Mainstream asset owners are on a journey to make their investments a powerful force for good — let’s welcome them.
In the impact investing community, there is continuing talk about whether “the big tent” — created by the diversity of strategies and approaches pursued by investors– is too big.
There are continuing calls for tighter definitions of what qualifies as an impact investment, and greater clarity on how the various segments of the impact investing community — from big pensions to small, early-stage funds — fit together. These are important issues, springing from our community’s shared desire to safeguard the integrity of impact investing so it can reach its great potential.
While these discussions are very important, I believe they are best held with an eye toward building an even bigger tent than the one we have today. As field-building leaders, we encourage debate about issues like these that have the potential to delay or derail effective and sustainable social and environmental progress. Concerns about “mainstreaming” are real, and we share these concerns. We also acknowledge the very exciting opportunities such mainstreaming offers.

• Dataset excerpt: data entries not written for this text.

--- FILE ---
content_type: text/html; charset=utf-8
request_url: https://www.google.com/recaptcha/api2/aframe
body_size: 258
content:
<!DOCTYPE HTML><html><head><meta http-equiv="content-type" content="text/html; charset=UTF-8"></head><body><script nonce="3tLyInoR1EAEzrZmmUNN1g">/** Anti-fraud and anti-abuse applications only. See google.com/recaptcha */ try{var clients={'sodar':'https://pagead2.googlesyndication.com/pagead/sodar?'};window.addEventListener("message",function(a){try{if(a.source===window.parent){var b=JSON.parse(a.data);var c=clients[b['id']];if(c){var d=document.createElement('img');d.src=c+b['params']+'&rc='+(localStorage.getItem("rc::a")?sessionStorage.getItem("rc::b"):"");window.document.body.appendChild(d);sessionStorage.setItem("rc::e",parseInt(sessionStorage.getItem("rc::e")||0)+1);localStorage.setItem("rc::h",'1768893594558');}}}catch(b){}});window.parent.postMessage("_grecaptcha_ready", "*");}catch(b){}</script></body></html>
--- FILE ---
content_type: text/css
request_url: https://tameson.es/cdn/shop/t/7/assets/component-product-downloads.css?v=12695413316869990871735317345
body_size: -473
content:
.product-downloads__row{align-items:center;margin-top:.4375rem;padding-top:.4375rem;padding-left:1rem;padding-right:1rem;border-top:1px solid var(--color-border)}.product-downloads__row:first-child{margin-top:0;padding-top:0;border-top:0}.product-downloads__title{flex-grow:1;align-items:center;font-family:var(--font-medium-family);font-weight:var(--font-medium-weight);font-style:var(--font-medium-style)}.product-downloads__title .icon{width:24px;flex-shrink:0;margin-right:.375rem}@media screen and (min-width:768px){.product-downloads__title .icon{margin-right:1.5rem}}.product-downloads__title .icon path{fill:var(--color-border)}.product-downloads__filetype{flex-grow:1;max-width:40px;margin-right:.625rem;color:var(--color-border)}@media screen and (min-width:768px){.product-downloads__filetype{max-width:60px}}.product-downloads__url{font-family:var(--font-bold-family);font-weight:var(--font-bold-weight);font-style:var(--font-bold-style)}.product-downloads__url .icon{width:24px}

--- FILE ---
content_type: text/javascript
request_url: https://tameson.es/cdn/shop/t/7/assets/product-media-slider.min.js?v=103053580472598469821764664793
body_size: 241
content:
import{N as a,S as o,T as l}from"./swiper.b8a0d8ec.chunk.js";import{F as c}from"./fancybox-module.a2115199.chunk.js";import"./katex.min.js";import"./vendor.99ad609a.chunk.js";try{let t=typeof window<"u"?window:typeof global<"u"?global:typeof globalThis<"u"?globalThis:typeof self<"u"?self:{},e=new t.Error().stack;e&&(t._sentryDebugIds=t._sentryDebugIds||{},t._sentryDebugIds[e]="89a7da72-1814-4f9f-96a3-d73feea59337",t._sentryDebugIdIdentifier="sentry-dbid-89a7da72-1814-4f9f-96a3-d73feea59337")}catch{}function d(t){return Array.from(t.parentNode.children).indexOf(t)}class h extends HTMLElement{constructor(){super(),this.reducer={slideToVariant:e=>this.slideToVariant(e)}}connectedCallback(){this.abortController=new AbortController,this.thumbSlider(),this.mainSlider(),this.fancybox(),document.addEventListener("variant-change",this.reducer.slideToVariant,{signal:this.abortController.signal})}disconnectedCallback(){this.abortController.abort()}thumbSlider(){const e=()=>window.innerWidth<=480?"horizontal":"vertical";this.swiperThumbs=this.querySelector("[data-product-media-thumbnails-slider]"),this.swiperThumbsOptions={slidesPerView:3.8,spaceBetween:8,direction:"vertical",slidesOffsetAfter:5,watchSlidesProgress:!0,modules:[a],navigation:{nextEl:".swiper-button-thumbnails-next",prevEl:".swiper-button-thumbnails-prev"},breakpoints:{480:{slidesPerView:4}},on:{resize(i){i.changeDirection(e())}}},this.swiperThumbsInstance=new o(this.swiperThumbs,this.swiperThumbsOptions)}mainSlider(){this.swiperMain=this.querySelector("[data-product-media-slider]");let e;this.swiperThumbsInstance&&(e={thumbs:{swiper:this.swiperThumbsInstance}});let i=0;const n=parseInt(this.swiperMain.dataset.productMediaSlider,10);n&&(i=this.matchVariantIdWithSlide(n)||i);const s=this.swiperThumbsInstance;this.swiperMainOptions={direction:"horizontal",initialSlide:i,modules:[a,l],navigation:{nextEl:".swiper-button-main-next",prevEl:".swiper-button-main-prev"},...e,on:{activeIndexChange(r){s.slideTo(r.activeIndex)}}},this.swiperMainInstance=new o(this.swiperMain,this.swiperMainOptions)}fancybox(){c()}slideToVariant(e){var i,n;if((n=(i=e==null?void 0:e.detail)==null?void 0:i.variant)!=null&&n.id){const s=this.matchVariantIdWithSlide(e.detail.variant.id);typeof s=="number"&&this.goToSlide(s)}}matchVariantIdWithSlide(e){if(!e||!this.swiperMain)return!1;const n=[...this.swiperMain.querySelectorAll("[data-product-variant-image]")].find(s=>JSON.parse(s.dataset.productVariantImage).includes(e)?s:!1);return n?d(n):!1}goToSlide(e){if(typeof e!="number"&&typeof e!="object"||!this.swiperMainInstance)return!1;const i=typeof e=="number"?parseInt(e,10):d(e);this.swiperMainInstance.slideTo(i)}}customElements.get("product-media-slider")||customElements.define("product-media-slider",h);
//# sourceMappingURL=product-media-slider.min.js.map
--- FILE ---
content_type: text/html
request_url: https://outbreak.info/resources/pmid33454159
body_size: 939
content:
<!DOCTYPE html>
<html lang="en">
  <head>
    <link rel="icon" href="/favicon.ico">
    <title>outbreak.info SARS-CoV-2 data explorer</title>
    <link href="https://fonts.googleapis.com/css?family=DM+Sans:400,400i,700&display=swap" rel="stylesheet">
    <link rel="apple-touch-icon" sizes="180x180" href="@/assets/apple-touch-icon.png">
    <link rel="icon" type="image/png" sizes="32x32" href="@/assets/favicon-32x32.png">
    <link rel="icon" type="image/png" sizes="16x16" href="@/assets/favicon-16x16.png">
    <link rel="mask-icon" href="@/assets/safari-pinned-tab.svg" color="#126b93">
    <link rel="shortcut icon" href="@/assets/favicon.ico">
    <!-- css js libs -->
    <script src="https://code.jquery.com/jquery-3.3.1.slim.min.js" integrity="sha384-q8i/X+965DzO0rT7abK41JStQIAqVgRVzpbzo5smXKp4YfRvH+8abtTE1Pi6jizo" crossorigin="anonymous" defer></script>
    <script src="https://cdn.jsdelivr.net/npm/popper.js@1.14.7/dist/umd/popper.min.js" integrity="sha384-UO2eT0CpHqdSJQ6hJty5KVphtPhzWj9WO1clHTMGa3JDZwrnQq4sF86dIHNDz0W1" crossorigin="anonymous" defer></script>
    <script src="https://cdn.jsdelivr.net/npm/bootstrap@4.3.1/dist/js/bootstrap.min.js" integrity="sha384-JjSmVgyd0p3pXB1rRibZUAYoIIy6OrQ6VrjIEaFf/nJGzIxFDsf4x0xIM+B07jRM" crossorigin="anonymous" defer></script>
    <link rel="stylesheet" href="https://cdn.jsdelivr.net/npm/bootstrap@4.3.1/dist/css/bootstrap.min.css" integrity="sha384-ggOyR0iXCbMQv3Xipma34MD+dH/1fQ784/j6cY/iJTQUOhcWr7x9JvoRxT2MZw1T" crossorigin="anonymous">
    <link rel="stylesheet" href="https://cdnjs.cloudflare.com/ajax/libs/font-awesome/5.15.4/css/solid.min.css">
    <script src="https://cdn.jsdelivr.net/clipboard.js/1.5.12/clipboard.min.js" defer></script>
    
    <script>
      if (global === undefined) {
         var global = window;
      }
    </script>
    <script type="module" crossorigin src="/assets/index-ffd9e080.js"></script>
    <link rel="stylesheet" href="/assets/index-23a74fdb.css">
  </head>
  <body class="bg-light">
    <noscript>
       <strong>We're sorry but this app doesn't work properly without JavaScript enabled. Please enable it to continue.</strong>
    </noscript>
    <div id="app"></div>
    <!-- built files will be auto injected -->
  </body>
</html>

The field at large shares this mixed reaction. Data from the recently published 2017 GIIN Annual Impact Investor Survey address the entry into impact investing of large-scale asset owners and other financial firms, with respondents expressing both positive expectations as well as concerns.
On the positive side, a majority felt that this trend would help professionalize the market, bring much-needed capital into the market, and enhance the credibility of impact investing. On the cautionary side, more than two-thirds of respondents believed that this trend was associated with a risk of mission drift or “impact dilution.”